Southern Catalonia wildfire expected to be one of worst in 20 years
More than 5,500 hectares already burning in Tarragona region with up to 20,000 at risk
Hundreds of firefighters are battling a forest fire in southern Catalonia amid fears it could turn into the worst blaze to hit the region for more than two decades.
Emergency services, including the Catalan police force, Red Cross and Spanish army, worked through the night to try and tame the wildfire, which has already burned through 5,500 hectares of land around the Tarragona region since Wednesday afternoon.

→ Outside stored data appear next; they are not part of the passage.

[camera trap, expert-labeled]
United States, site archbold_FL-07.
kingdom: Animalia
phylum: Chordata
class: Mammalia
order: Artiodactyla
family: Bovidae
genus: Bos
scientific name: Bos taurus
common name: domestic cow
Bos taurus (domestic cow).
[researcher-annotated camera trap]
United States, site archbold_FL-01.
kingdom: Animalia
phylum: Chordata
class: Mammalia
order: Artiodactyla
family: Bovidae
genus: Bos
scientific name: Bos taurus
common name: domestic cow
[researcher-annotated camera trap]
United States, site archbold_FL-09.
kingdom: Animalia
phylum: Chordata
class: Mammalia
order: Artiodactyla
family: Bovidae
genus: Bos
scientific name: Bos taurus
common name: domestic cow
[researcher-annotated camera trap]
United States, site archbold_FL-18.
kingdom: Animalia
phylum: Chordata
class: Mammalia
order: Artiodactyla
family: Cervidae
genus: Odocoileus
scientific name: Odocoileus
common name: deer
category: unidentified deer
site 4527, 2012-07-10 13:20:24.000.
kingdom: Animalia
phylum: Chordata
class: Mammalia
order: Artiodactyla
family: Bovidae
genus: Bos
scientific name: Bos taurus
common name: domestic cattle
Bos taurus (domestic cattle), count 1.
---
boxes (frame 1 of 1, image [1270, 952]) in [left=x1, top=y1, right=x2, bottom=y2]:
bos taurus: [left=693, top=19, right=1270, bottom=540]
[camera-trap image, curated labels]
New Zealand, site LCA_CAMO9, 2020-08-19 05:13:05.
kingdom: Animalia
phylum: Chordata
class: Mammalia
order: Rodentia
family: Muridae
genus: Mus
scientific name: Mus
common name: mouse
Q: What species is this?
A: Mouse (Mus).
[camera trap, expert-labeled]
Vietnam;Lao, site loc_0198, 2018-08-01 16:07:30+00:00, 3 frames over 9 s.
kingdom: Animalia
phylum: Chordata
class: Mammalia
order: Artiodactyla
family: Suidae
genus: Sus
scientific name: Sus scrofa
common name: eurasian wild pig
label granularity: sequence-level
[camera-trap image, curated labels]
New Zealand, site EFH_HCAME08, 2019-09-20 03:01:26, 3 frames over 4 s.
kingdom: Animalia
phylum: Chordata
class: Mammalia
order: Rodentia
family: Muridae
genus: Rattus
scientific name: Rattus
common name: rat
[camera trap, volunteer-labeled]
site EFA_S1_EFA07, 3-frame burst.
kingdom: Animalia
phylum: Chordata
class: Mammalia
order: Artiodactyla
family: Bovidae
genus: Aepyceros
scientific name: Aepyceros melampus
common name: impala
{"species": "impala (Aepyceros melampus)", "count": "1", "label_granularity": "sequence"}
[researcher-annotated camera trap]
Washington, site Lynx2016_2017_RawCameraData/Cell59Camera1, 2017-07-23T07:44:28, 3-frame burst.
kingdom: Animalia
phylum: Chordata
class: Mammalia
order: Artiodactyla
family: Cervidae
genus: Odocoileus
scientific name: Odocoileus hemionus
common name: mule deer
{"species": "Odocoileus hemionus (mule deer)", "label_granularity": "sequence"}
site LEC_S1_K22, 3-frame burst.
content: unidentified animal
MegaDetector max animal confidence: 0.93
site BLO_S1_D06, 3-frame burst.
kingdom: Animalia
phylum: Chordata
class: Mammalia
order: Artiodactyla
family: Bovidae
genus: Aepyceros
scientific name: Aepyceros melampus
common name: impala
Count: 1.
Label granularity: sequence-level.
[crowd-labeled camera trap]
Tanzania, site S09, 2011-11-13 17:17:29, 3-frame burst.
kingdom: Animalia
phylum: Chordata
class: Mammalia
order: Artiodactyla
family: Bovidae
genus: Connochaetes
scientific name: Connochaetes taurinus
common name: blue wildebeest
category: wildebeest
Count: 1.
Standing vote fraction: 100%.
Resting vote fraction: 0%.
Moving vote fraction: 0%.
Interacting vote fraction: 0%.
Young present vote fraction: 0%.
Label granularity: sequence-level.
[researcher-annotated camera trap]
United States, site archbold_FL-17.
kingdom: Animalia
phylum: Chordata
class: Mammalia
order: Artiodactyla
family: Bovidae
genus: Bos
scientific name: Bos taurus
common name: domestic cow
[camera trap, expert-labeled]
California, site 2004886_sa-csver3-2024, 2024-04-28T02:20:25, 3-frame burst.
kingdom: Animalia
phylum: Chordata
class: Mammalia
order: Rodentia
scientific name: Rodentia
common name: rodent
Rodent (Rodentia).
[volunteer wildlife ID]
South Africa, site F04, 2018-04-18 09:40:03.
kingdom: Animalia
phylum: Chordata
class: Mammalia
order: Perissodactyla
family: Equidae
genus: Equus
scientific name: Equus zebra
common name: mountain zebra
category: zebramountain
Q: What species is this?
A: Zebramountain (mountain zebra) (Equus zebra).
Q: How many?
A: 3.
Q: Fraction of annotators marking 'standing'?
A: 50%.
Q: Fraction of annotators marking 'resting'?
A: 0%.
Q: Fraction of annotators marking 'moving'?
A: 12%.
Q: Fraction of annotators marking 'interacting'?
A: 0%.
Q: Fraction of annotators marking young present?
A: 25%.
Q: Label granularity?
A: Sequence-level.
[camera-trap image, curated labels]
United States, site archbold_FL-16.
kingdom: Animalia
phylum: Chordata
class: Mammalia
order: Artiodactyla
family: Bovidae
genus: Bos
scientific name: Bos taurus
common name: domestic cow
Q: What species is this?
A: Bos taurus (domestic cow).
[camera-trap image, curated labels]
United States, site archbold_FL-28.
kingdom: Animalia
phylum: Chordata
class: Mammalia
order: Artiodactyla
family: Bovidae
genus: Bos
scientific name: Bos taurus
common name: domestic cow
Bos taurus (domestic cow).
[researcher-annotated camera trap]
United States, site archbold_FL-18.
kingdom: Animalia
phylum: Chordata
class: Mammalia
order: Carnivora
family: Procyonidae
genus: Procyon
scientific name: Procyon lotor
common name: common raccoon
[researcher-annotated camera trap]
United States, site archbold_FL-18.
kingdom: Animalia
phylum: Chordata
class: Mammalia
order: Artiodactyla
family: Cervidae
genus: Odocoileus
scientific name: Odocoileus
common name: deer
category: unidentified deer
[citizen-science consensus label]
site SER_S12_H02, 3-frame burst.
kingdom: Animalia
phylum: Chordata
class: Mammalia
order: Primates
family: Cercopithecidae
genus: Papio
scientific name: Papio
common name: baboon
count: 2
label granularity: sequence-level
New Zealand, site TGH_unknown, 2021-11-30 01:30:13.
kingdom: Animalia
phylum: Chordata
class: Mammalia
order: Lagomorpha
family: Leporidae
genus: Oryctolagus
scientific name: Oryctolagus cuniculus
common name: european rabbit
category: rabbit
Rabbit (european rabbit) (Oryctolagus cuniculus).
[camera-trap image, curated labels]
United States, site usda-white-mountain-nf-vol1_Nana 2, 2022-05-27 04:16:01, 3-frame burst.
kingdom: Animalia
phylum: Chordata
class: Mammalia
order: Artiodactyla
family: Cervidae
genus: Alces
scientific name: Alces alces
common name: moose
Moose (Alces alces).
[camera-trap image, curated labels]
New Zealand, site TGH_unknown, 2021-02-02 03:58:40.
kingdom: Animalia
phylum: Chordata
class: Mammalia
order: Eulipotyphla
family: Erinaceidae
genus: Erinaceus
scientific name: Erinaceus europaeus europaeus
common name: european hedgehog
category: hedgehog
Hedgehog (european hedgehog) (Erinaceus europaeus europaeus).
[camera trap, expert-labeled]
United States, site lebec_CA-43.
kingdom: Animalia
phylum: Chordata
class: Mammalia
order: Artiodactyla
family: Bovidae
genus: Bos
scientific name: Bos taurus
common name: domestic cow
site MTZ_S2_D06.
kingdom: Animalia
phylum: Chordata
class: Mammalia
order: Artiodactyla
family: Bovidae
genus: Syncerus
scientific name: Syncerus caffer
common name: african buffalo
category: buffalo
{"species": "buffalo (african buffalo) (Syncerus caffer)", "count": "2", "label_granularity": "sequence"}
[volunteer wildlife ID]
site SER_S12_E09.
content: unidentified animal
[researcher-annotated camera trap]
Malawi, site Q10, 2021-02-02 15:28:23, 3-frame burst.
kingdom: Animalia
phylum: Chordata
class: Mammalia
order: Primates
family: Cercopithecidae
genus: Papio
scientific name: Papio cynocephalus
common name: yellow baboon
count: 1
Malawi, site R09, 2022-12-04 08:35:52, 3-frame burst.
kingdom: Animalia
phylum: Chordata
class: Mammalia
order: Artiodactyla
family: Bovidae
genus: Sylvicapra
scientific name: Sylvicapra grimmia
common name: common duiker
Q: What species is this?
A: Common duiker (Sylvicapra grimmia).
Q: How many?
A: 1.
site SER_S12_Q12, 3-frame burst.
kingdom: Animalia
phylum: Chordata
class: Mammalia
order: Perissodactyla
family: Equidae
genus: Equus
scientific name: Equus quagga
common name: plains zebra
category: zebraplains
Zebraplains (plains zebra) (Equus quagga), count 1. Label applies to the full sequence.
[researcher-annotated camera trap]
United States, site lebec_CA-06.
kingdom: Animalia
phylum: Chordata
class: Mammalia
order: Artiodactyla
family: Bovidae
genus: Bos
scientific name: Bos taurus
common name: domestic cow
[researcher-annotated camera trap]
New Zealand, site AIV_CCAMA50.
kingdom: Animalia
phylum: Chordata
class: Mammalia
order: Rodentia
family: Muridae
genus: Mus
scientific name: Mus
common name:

Imatges aèries del flanc dret de l'incendi. El video va ser fet en el darrer vol del vespre en l'helicòpter de #bomberscat. S'hi aprecien l'orografia abrupta del terreny i la dispersió de les flames, a causa del gran nombre de focus secundaris que ha fet #IFRiberadEbre pic.twitter.com/2kFpu0LHpI— Bombers (@bomberscat) 27 June 2019
High winds added to high temperatures in the Europe-wide heatwave, with highs of 40 degrees Celsius forecast in Catalonia over the coming days, and ensured the fire spread quickly, forcing the evacuation of 53 people and closure of several roads.
Particular concern surrounds the right flank of the fire, as the steep landscape prevents easy access, and a total of 20,000 hectares are considered at risk.
President Quim Torra is monitoring the operation at the command center in Vinebre, close to where the fire started, alongside interior minister Miquel Buch.
"If we can’t control the west flank, the fire could burn 20,000 hectares," said Buch.
Buch defended the involvement of the Spanish government as standard procedure for fires near the border between Catalonia and the rest of Spain. He added that had the fire been on the border with France, the French government would have assisted.